▶ 引用文
映像記録 あの日あの場所、あの人と 2015.12.31


(ナレーション)あの日の朝。
時を止めた柱時計。
今どこかで動いているのでしょうか?たぶんうちです。
ここのやと思うんですけど…。
ちょっと待ってくださいね。
あるらしいですお姉さんとこにあるみたいなんで。
今も使われて…。
今も使ってますよね?置いてあるねぇ。
はい置いてあるそうです。
柱時計は神戸灘区から兵庫県三木市へと移り再び時を刻んでいました。
あの日時計を真っ先に運び出したおじいさんは8年前に亡くなりました。
時計=おじいちゃんっていう感じやねんけどどう?そやな灘の家やな。
灘の家やなぁ。
あれやったらあのまま灘にね帰ってもらった方がよかったかも…うん。
もうちょっと長生きしてもらえたかも。
生まれ育った場所というのはやっぱり人間には大事なんかなぁと思うよね。
ボーン
(柱時計の音)ドォーン!
(爆発音)1995年1月17日。
大地震が襲った神戸周辺の街でMBSのカメラマンが記録した数々の映像。
あの人々は今どこでどうしているのか。
私たちは当時の映像を基に取材を始めました。
あっ私?「私」ですか?うぅ…。
あのときは一回死んだと思ってます。
ものすごい経験しましたな震災いうのは人生に生きていくうえでね。
手がかりは阪神・淡路大震災を撮影した取材テープでした。
ガタガタ…ガシャーン!6000本を超える当時のテープに残されていたのは息を飲む光景の連続と懸命に生きようとする人々の姿でした。

▶ 依頼内容 A
引用文によると、阪神・淡路大震災を撮影した当時のテープは何本を超えていましたか。
▶ 依頼内容 B
引用文のうち「ちょっと待ってくださいね。」から「時計=おじいちゃんっていう感じやねんけどどう?そやな灘の家やな。」までを、一字一句変えずに書き写してください。

▶ 掲載データ
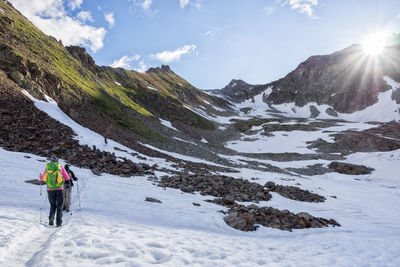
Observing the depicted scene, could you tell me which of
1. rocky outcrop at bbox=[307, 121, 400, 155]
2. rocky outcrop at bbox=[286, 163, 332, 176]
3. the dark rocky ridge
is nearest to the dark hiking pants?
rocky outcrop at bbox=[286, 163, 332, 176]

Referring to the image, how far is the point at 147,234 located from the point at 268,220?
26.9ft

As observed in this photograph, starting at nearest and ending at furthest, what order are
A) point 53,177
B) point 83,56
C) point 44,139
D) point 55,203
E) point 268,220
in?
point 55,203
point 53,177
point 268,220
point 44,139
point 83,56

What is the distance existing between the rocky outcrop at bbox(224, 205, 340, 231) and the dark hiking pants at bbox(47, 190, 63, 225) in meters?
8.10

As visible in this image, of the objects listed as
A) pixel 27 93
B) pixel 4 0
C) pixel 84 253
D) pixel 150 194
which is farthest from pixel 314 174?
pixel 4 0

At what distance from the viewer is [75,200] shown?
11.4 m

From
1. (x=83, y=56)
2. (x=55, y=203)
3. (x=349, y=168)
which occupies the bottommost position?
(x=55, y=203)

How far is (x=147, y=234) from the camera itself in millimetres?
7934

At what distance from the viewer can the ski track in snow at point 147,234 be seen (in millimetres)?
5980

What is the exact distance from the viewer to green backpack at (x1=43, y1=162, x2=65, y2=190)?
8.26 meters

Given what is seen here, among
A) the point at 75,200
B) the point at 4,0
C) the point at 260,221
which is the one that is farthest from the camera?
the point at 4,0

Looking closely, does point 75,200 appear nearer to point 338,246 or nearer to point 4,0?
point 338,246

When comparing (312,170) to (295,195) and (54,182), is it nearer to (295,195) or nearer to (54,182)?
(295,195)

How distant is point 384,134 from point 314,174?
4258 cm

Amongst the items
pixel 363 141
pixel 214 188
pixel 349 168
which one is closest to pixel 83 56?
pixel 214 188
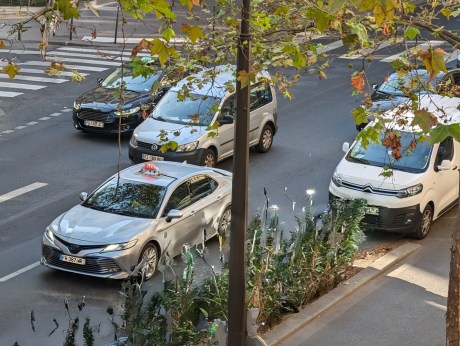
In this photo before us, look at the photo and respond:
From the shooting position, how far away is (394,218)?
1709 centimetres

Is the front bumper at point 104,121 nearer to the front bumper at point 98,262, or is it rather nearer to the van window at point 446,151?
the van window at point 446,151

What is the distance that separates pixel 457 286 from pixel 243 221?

...

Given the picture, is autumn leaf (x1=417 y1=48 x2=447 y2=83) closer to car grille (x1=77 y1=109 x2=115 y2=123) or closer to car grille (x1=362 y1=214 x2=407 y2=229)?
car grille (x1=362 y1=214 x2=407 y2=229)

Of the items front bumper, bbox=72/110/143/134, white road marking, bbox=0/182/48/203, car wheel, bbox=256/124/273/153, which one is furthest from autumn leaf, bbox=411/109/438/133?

---

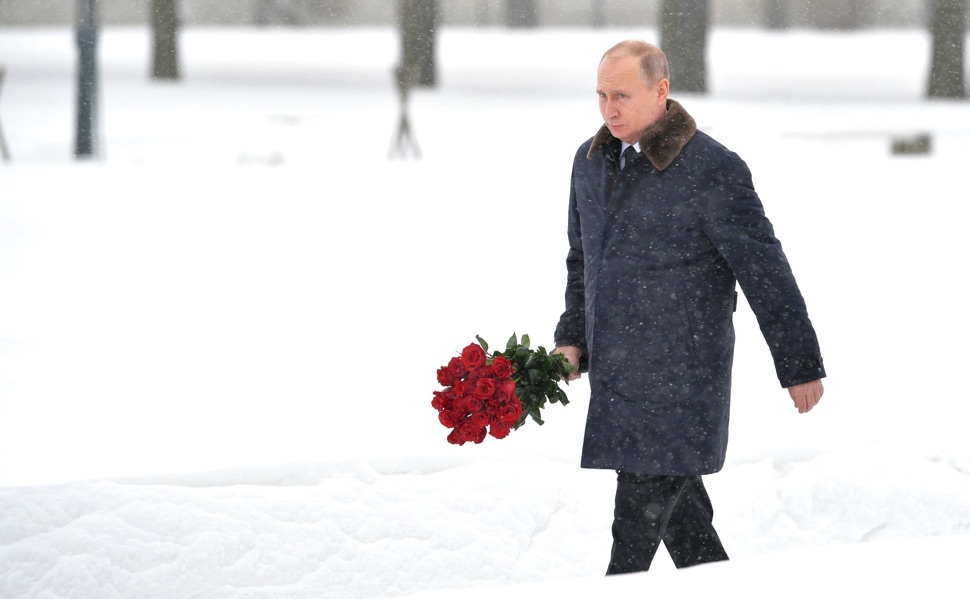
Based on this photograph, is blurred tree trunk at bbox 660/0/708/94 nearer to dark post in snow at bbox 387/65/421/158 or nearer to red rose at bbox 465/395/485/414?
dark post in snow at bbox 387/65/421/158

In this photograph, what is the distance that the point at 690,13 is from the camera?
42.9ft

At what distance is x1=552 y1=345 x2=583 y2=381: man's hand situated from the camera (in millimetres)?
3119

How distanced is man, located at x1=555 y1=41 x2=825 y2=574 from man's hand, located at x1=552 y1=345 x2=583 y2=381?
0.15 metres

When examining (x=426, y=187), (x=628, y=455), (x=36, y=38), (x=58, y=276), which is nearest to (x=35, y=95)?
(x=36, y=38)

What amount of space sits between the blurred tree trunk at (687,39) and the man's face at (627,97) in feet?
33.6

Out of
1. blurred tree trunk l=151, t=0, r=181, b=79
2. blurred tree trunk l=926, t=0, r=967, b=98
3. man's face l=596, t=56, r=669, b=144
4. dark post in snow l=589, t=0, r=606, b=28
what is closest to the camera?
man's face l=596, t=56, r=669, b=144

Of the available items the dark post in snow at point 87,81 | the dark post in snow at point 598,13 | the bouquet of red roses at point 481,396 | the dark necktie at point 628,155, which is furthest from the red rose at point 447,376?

▶ 最終結果 A
6000本を超えていました。

▶ 最終結果 B
ちょっと待ってくださいね。
あるらしいですお姉さんとこにあるみたいなんで。
今も使われて…。
今も使ってますよね?置いてあるねぇ。
はい置いてあるそうです。
柱時計は神戸灘区から兵庫県三木市へと移り再び時を刻んでいました。
あの日時計を真っ先に運び出したおじいさんは8年前に亡くなりました。
時計=おじいちゃんっていう感じやねんけどどう?そやな灘の家やな。